Maharashtra Chief Minister Devendra Fadnavis has long cultivated an image of decisiveness, of being someone who is firm in resolve. Yet his government’s handling of Mumbai’s kabutarkhanas - designated pigeon-feeding enclosures - suggests a more familiar Indian political instinct that when sentiment bites, kick the can down the road.


The Brihanmumbai Municipal Corporation (BMC) had moved with rare clarity when it shut down 51 kabutarkhanas, including a popular site in Dadar, citing medical evidence that pigeon droppings carry fungal spores capable of causing hypersensitivity pneumonitis, a serious lung disease. Elderly residents, children and those with respiratory issues are particularly vulnerable. The Bombay High Court endorsed the closures by calling the health risk plain and ordering police to act against offenders.
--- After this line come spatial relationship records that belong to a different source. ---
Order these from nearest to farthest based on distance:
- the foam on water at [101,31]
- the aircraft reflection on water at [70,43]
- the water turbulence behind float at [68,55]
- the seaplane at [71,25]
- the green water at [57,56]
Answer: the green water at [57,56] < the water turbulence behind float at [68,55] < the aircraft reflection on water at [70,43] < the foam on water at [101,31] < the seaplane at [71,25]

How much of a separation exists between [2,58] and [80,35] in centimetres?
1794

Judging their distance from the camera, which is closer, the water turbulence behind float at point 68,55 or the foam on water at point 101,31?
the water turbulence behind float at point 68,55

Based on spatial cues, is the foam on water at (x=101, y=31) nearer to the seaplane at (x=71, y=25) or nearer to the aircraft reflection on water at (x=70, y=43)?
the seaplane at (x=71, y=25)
However, this has severely irked Jain residents, many of whom see feeding pigeons as a religious duty. They saw in the decision an affront to their faith.
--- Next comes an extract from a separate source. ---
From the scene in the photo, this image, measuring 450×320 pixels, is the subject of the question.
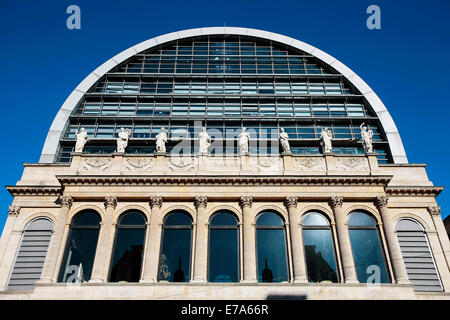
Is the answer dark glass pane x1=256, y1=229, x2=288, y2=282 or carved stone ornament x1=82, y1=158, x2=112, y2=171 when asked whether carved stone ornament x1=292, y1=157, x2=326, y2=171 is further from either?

Such outrage might have been anticipated. Jains, though a small minority, wield disproportionate influence in Mumbai’s business, philanthropic and political circles. Many are loyal supporters of the ruling Bharatiya Janata Party (BJP), especially in wards crucial to the forthcoming BMC elections. Confronted with their ire, Fadnavis’s decisiveness faltered. The ban, he later admitted, had been sudden while stating that controlled feeding could be permitted.


But ‘controlled feeding’ is a misnomer. From a public-health perspective, 20 minutes or 20 hours of scattering grain makes little difference. Pigeons do not consult schedules and droppings accumulate regardless. The health hazard is constant. In such matters, temporising is equivalent to capitulation.
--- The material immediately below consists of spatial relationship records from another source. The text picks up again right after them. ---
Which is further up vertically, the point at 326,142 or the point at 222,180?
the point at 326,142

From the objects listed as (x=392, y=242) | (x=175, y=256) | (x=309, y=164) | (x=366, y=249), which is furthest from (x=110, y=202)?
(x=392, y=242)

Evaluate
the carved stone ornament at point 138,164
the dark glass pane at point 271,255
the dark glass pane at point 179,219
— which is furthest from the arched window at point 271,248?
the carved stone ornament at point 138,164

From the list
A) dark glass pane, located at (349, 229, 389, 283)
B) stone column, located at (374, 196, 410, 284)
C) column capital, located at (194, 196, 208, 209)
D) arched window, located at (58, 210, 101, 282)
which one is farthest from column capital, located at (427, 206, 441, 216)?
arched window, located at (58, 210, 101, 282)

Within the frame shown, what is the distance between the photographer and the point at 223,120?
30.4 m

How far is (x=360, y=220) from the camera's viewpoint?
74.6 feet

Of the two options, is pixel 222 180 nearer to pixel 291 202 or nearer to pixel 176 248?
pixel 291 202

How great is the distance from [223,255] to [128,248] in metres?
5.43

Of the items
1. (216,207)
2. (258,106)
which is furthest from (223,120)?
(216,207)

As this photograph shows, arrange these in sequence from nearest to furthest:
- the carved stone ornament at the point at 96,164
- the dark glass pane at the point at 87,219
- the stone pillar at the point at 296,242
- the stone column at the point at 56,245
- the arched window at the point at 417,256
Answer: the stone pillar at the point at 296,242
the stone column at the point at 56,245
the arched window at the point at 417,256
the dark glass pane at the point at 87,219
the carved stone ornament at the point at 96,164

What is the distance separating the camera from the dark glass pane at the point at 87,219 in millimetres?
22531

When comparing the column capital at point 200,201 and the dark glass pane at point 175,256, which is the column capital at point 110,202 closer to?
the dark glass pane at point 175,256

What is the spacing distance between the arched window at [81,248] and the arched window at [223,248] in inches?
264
The episode raises the question of whether the health of the many be compromised to soothe the sentiments of a few? That politicians seek to keep core constituencies sweet is hardly novel. But public health is a different sort of stake: invisible in the short term, it can be deadly in the long. Hypersensitivity pneumonitis is not a hypothetical threat; pulmonologists across Mumbai report treating patients with ‘pigeon breeder’s lung’ contracted without ever keeping a pigeon.


Fadnavis is hardly the first leader to find himself caught between science and sentiment. Yet the middle ground he advocates is less a compromise than a fudge. One might as well allow smoking in lifts for “just a few minutes” a day.


Mumbai’s kabutarkhanas are woven into the city’s fabric, as much a fixture as the monsoon leaks and traffic snarls. But not every tradition deserves indefinite preservation. The retreat undermines both the enforcement effort and the credibility of a government that claims to prize governance over grievance management.


The real test of political leadership is not in delivering the popular, but in withstanding the backlash that comes with doing what is necessary. The decision to blink in the face of protests may have won Fadnavis some temporary calm among Jain voters. But in the long run, it signals that when health policy collides with religious sentiment, the state’s instinct will be to yield. For Mumbai’s most vulnerable lungs, that is a costly compromise.